Putting retrieval to one side, we wish to fairly rank documents over a collection without biasing our results based upon the attributes of a given document. Thus we have devised and developed extensively, many mechanisms for rewarding and penalising document ranks based upon their attributes.
One such attribute we have to normalise documents on is their length, which gives obvious advantages to longer documents over shorter ones. Singhal et al., in their 1996 paper Pivoted Document Length Normalization, give a very nice, concise definition of length normalisation:
"Automatic information retrieval systems have to deal with documents of varying lengths in a text collection.
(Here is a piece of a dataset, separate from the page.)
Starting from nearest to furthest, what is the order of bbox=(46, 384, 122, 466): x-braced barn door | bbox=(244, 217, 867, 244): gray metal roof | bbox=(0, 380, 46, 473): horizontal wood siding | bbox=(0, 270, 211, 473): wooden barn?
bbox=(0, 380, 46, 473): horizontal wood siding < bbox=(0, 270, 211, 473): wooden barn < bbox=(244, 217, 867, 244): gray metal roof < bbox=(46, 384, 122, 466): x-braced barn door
Document length normalization is used to fairly retrieve documents of all lengths."
Let us consider a system which ranks documents that have been retrieved, but does not take into account the length of these documents. We encounter two major flaws in this system's rankings:
1. Term frequencies: in higher length documents, terms will occur more frequently (a document about cars that is three pages long is likely to have more occurrences of the word car than a document of three paragraphs which is also about cars). This will lead to documents of higher length being ranked above those of lower length, even if they are not as relevant.
2. Term appearances: longer documents contain more noise, that is they are more likely to contain other terms due to their length rather than their contribution to what the document is about. This leads to higher length documents matching a larger set of queries, and being ranked high where they may not be relevant.
Fixing through normalisation
We need to be able to counter these two problems. We do this through normalising the length of documents when we rank them. This causes us to (1) give a more balanced rating based upon the number of length normalised times a term appears in a document, and (2) cut out the noise elements from a document that are not likely to reflect upon it's actual content.